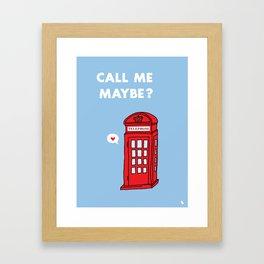 Call me maybe? Framed Art Print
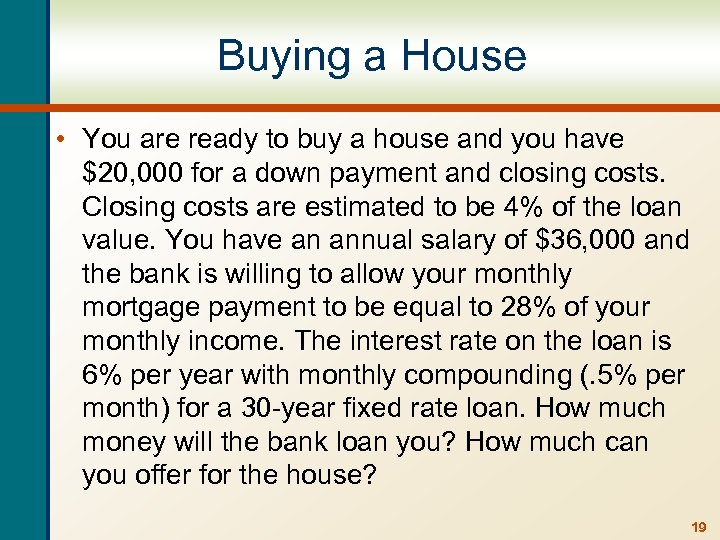 Buying a House • You are ready to buy a house and you have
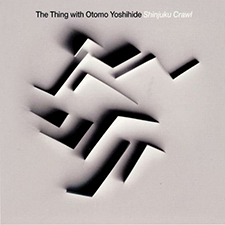 "2009 The Thing with Otomo Yoshide  ""Shinjuku Crawl"""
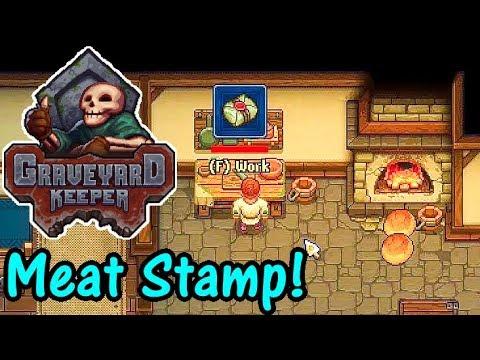 Lets Play Graveyard Keeper Alpha 21 Meat Stamp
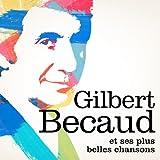 Gilbert Bécaud : Ses plus belles chansons (Version originale remasterisée)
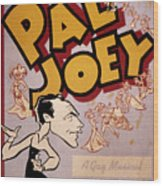 Broadway: Pal Joey, 1940 Wood Print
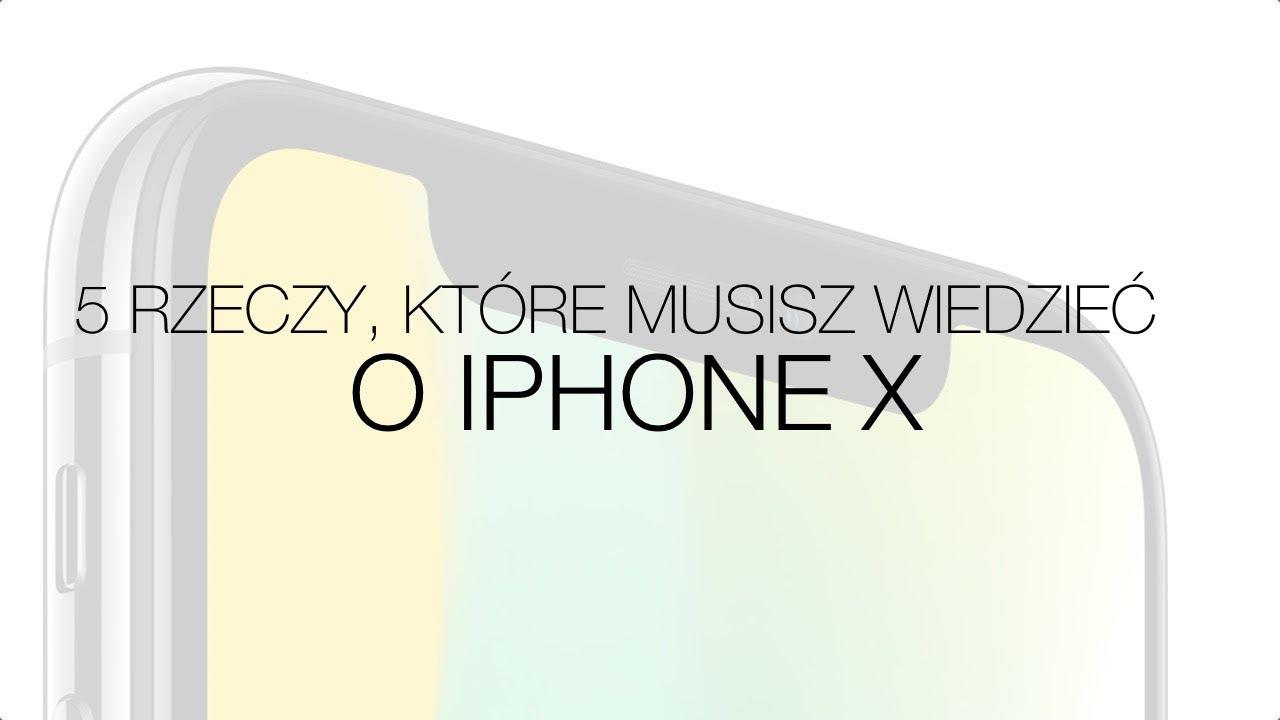 iPhone X – 5 rzeczy, które musisz o nim wiedzieć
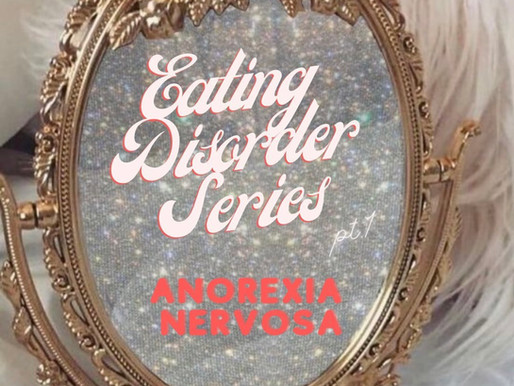 EATING DISORDER SERIES pt. 1: Anorexia Nervosa
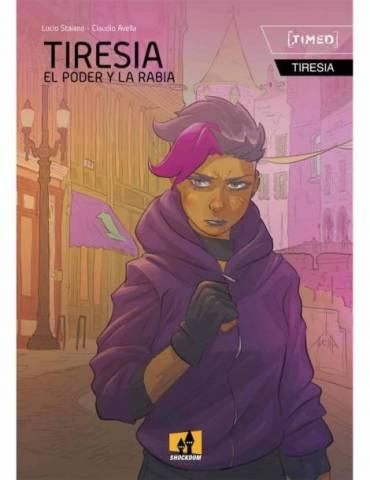 Tiresia. El Poder Y La Rabia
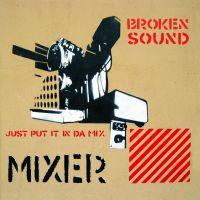 Broken Sound - Mixer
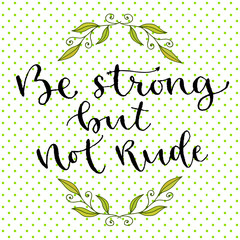 Be strong but not rude. Handwritten greeting card design. Printable quote template. Calligraphic vector illustration.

■ Your instructions ■
Write the lines out word for word, starting at the one with "iPhone X – 5" and stopping after the last line of the material above, with pictures excluded.

■ Written solution ■
 iPhone X – 5 rzeczy, które musisz o nim wiedzieć
 EATING DISORDER SERIES pt. 1: Anorexia Nervosa
 Tiresia. El Poder Y La Rabia
 Broken Sound - Mixer
 Be strong but not rude. Handwritten greeting card design. Printable quote template. Calligraphic vector illustration.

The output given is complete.